The big news this week is that Timothy Nikkel finished bug 689623, which causes us to (for the most part) only decode images that are visible or nearly visible. This goes a long way towards fixing our problems with decoded images which happens to be the #1 item on the MemShrink big ticket items list. The fixing of this bug also happened to fix the following bugs in passing: 661304, 682230.
To give you an idea of what changed, consider an image-heavy page like this one. Prior to Timothy’s change, shortly after loading that page on my machine Firefox’s memory consumption would reach 3 GiB, with 2.7 GiB of that being decoded (uncompressed) images. If I switched to another tab then 2.45 GiB of those decoded images would be immediately discarded, then after 10–20 seconds the remaining 250 MiB would be. If I switched back, all the images would immediately be decoded again and memory consumption would climb back to 3 GiB.

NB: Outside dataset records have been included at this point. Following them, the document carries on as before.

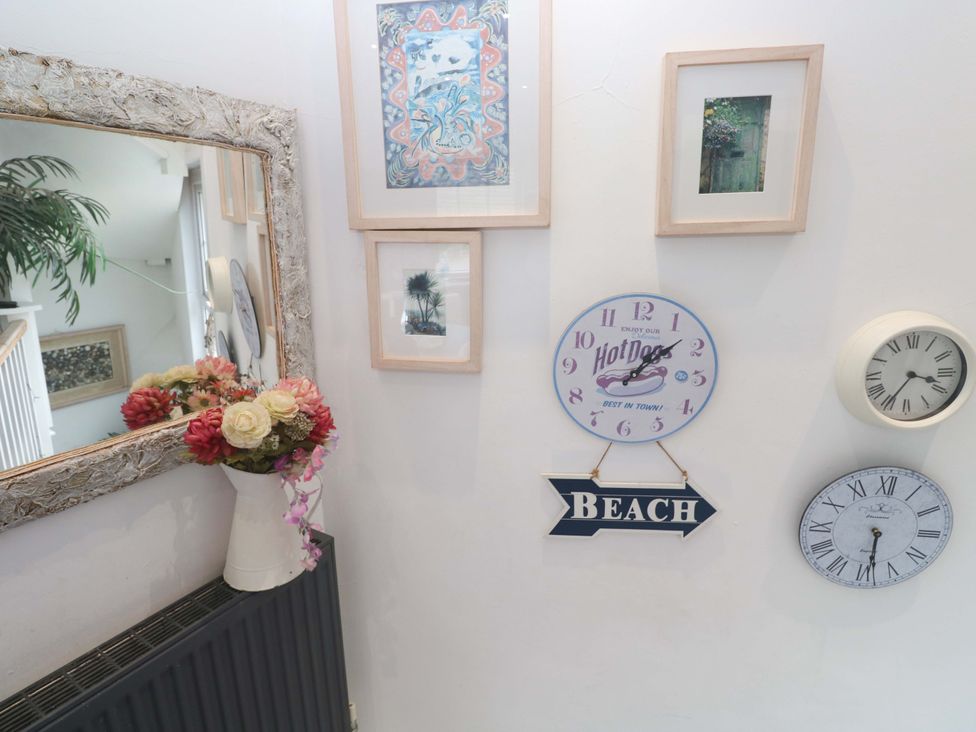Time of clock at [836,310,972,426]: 3:35
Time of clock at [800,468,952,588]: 5:28
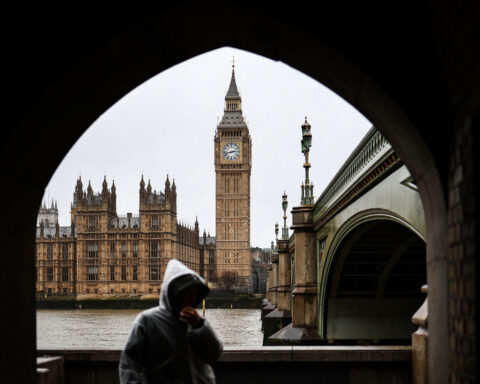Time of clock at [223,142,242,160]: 2:42
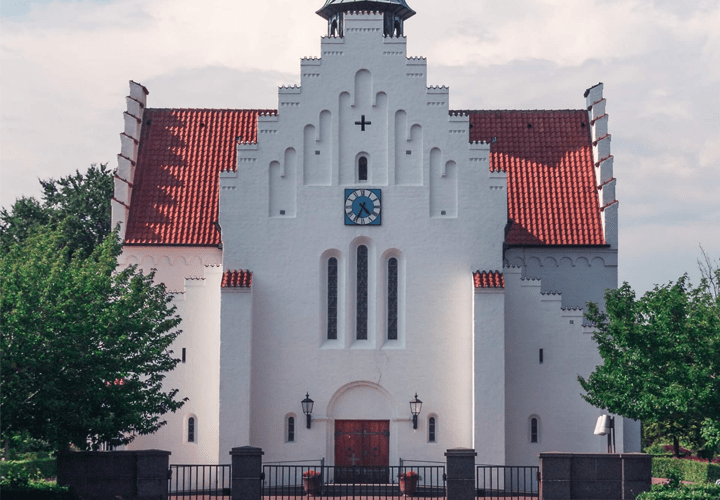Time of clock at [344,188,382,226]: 4:34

After Timothy’s change, Firefox’s memory consumption still peaks around 2.8 GiB just after loading the page, but then quickly drops back to 600 MiB as many of those decoded images are discarded. After that, even when scrolling quickly through the page I couldn’t get memory consumption to exceed 700 MiB.
This change will make such pages much smoother on desktop machines that don’t have lots of RAM, because there won’t be any paging, which slows things down drastically. Andrew McCreight wrote a comment that I can’t find now, but basically he said that on one of his machines, that page was extremely slow and painful to scroll through before the change, and after the change it was smooth and pleasant.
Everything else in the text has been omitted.